Olshan also said she thinks the ordinance will affect parking, traffic and neighborhoods, and will be a burden to local schools, whose populations might increase.
Santa Monica resident Scott Kelso is also unhappy with the ordinance.
“The adoption of the temporary ordinance should not be renewed, let alone made permanent,” said Kelso. “If anything, there should be additional scrutiny with the use of public funds.”
Kelso said he views the exemption as allowing “entitlement, favoritism; and an unleveled playing field.”
Others favored the ordinance and said that removing the review process for affordable housing is beneficial.
“I strongly endorse Santa Monica’s city policies to promote affordable housing for low and moderate income families,” said Margaret Mills, 37-year Santa Monica resident.
Her endorsement, she said, comes from the fact that her son is an autistic adult.

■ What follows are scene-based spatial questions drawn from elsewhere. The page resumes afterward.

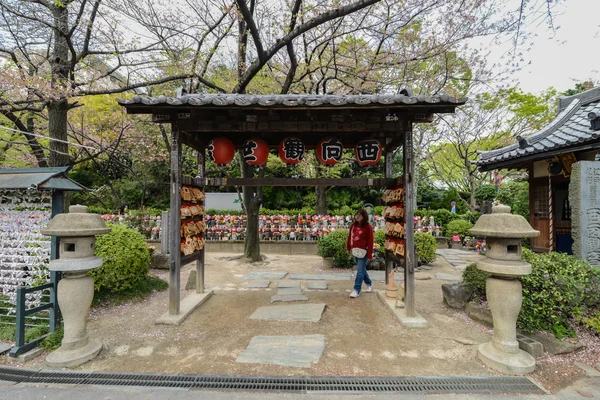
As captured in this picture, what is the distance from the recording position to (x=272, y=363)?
12.5 feet

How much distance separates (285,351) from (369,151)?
3.71 metres

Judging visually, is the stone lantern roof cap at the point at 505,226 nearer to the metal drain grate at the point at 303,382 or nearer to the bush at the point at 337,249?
the metal drain grate at the point at 303,382

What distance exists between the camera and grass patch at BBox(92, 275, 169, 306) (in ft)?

When he was in special education classes, she said she always wondered whether he would be able to work and live independently.
“And now, at the age of 45, he works as a courtesy clerk for a local grocery company and he lives independently in a safe, decent, well-managed studio apartment in downtown Santa Monica,” Mills said. “He earns about $12,000 a year and he pays his own rent.”
Mills is active in promoting affordable housing in Santa Monica and she says she knows there are many workers who can’t afford to buy or rent apartments in the city.
“So I’m hoping that you will move ahead to make the interim ordinance permanent and give these workers decent places to live,” Mills said.
After members of the public spoke, councilmembers discussed the ordinance.
Councilman Kevin McKeown encouraged the public to “look at the big picture on public process.”
“There is much public process involved,” he said of the ordinance. “Little is lost. Much is gained by continuing the exemptions for affordable housing.”
McKeown said that affordable housing projects are generally built by nonprofit organizations, and that “they use funding sources that are difficult to consolidate and hold together through this long process of getting a project approved.”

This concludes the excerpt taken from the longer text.